Cam Christie

No. 24 – Los Angeles Clippers
- Position: Shooting guard
- League: NBA

Personal information
- Born: July 24, 2005 (age 21) Arlington Heights, Illinois, U.S.
- Listed height: 6 ft 5 in (1.96 m)
- Listed weight: 190 lb (86 kg)

Career information
- High school: Rolling Meadows (Rolling Meadows, Illinois)
- College: Minnesota (2023–2024)
- NBA draft: 2024: 2nd round, 46th overall pick
- Drafted by: Los Angeles Clippers
- Playing career: 2024–present

Career history
- 2024–present: Los Angeles Clippers
- 2024–2025: →San Diego Clippers

Career highlights
- Big Ten All-Freshman Team (2024);
- Stats at NBA.com
- Stats at Basketball Reference

= Cam Christie =

American basketball player (born 2005)

Cameron Hannaford Christie (born July 24, 2005) is an American professional basketball player for the Los Angeles Clippers of the National Basketball Association (NBA). He played college basketball for the Minnesota Golden Gophers.
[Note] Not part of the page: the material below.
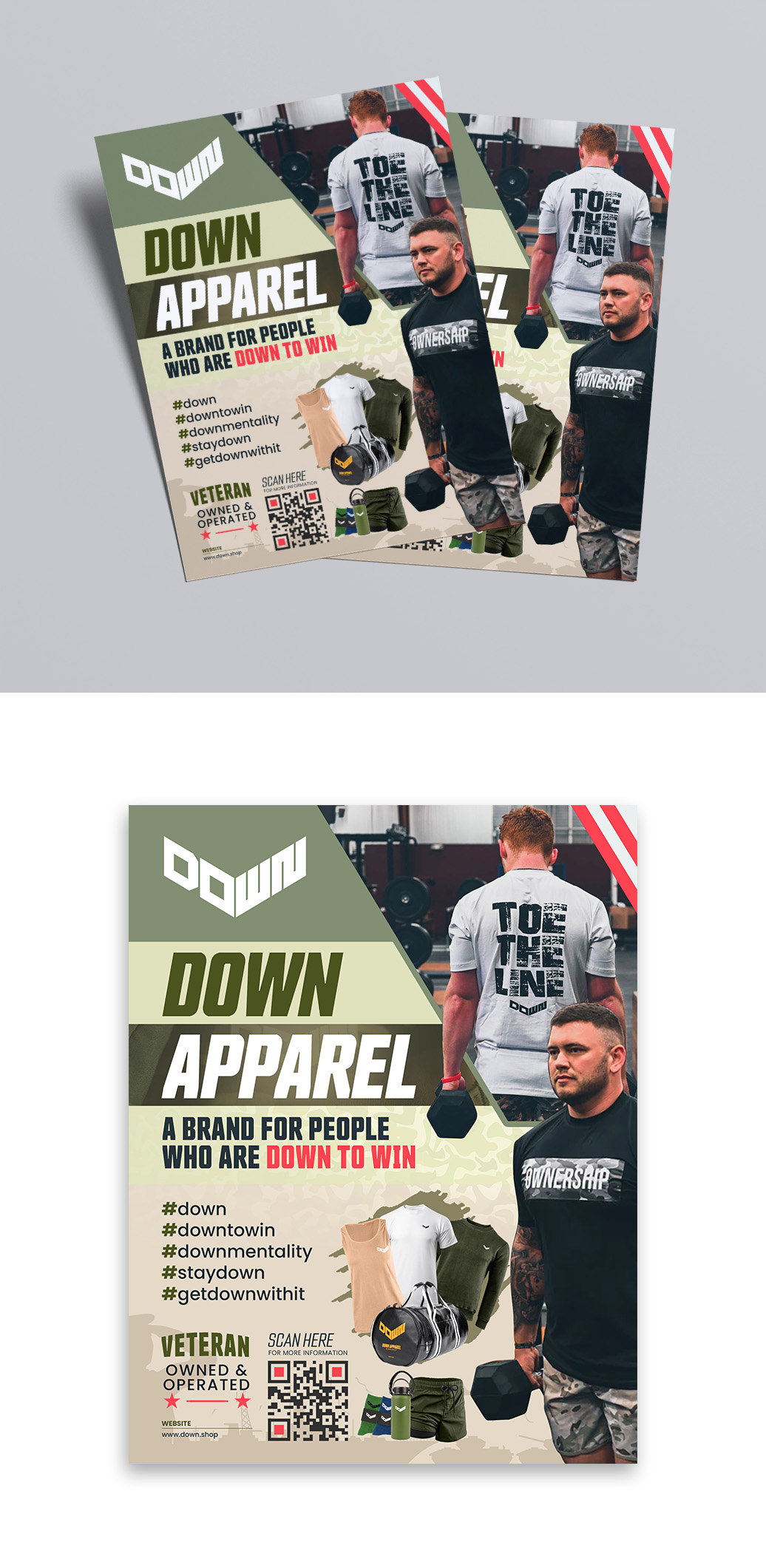 Design de Flyer par debdesign pour DOWN APPAREL | Design #30805246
==Early life and high school career==
Christie and his brother Max, grew up in Arlington Heights, Illinois, and attended Rolling Meadows High School. He averaged 22 points, four rebounds, and three assists per game as a junior. Christie was rated a three-star recruit and committed to playing college basketball for Minnesota over offers from Michigan State, USC, Virginia, Missouri, Ohio State, Illinois, Northwestern, and Iowa State.

==College career==
Christie began his freshman season as a key reserve at guard. He made his college debut in the second game of the season against UTSA and scored 18 points in a 102–76 win. Christie made his first career start against Nebraska on December 6, 2023, and scored nine points with three rebounds in a 76–65 win. He was named to the Big Ten Conference All-Freshman team at the end of the regular season. Following the end of the season, Christie declared for the 2024 NBA draft.

==Professional career==
On June 27, 2024, Christie was selected with the 46th overall pick by the Los Angeles Clippers in the 2024 NBA draft and on July 5, he signed with them. Throughout his rookie season, he has been assigned to the San Diego Clippers several times.

==Career statistics==

===NBA===
====Regular season====

| Year | Team | GP | GS | MPG | FG% | 3P% | FT% | RPG | APG | SPG | BPG | PPG |
|---|---|---|---|---|---|---|---|---|---|---|---|---|
| 2024–25 | L.A. Clippers | 13 | 0 | 4.5 | .292 | .154 | .500 | .9 | .5 | .4 | .1 | 1.4 |
| 2025–26 | L.A. Clippers | 55 | 0 | 8.7 | .381 | .245 | .760 | 1.4 | .6 | .3 | .1 | 2.8 |
| Career |  | 68 | 0 | 7.9 | .368 | .226 | .741 | 1.3 | .5 | .3 | .1 | 2.6 |

====Playoffs====

| Year | Team | GP | GS | MPG | FG% | 3P% | FT% | RPG | APG | SPG | BPG | PPG |
|---|---|---|---|---|---|---|---|---|---|---|---|---|
| 2025 | L.A. Clippers | 3 | 0 | 4.3 | .667 | .500 | – | .7 | .0 | .3 | .0 | 1.7 |
| Career |  | 3 | 0 | 4.3 | .667 | .500 | – | .7 | .0 | .3 | .0 | 1.7 |

===College===

| Year | Team | GP | GS | MPG | FG% | 3P% | FT% | RPG | APG | SPG | BPG | PPG |
|---|---|---|---|---|---|---|---|---|---|---|---|---|
| 2023–24 | Minnesota | 33 | 26 | 30.1 | .403 | .391 | .791 | 3.6 | 2.2 | .6 | .3 | 11.3 |

==Personal life==
Christie's mother, Katrina (née Hannaford), played college basketball at Northwestern, scoring over 1,000 points, and is a psychotherapist. His father, Max Sr., played college basketball at Parkland College and Wisconsin–Superior before becoming a pilot. Christie's older brother, Max Christie, played college basketball at Michigan State and currently plays in the NBA for the Dallas Mavericks.